Warranties Trade show displays receive a lot of rough treatment from shippers, attendees, and those setting them up. You should expect a lifetime warranty on pop-up frames. Warranties on panel displays vary a bit more, lasting anywhere from two to five years. It's a good idea to read the fine print in the agreement in case your display breaks. Some manufacturers require that you send it back to them, and this could involve more time, which could put a freeze on your trade show attendance. Others, however, can be fixed in the field or at the distributor.
The average trade show visitor spends less than three seconds looking at your display so your design must grab their attention quickly. Avoid complex explanations or elaborate descriptions of the company; instead, focus on messages that will prompt visitors to stop at your booth, where you can explain everything they might need to know.

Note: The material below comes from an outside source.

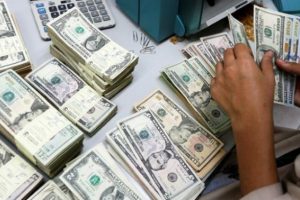 Dolar tarihi rekoru kırdı!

Keeping a display in good shape to ensure longer life for a display, make sure it can be securely packed. Look for a display with a case that has separate space for each display component. Avoid tucking non-display components in the case.

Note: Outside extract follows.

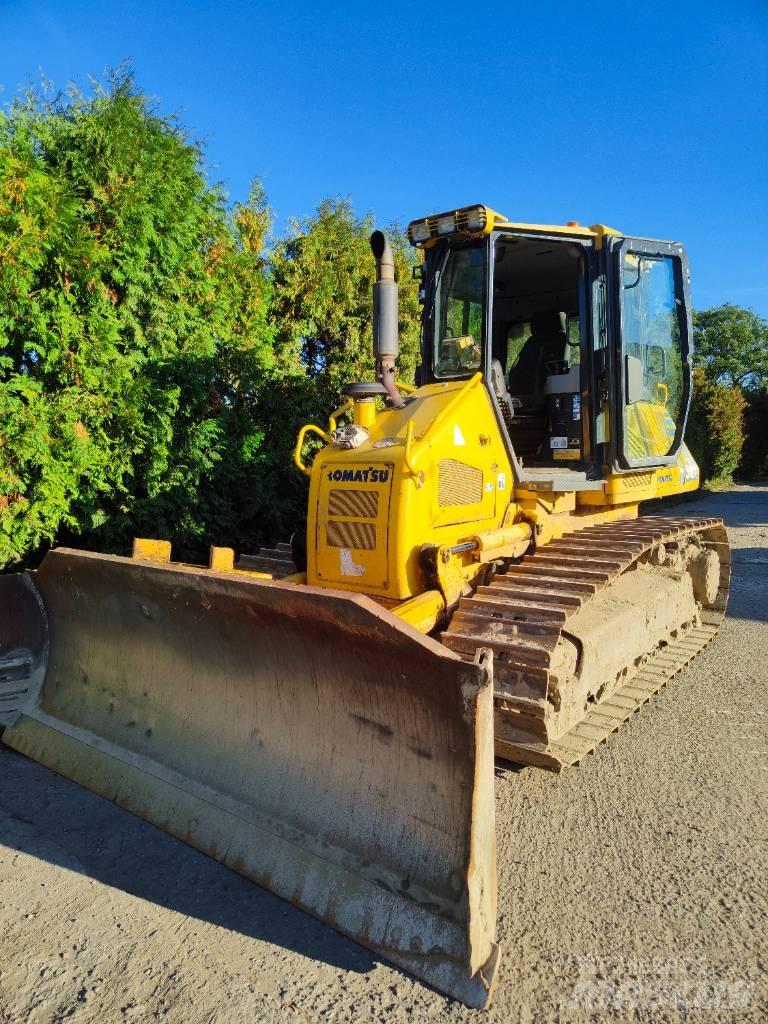 Komatsu D 51 Dozers - Tratores rastos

Think about shipping expenses Consider air freight, ground shipping, and personal car requirements when determining the overall cost of a particular display system.Why not rent? Before you buy a display unit, you should consider renting one. An estimated 40 percent of first-time exhibitors never return to another show. Keep in mind that some dealers will allow you to apply 50% to 100% of the rental cost toward a later purchase, should you decide it is worth the investment.
Save some money with a refurbished display Buying a refurbished display can be a less expensive alternative to buying a new one, although you may not have any guarantees of reliability or performance. You will still have to spend money on new signs to accompany the booth.
Do a dry run, Be sure to set up your booth at least once before you get to the show. Once you know how to work a given booth, it should be easy to do. You certainly don't want to be reading about ""tab A"" and ""slot B"" while prospective customers re arriving at the show.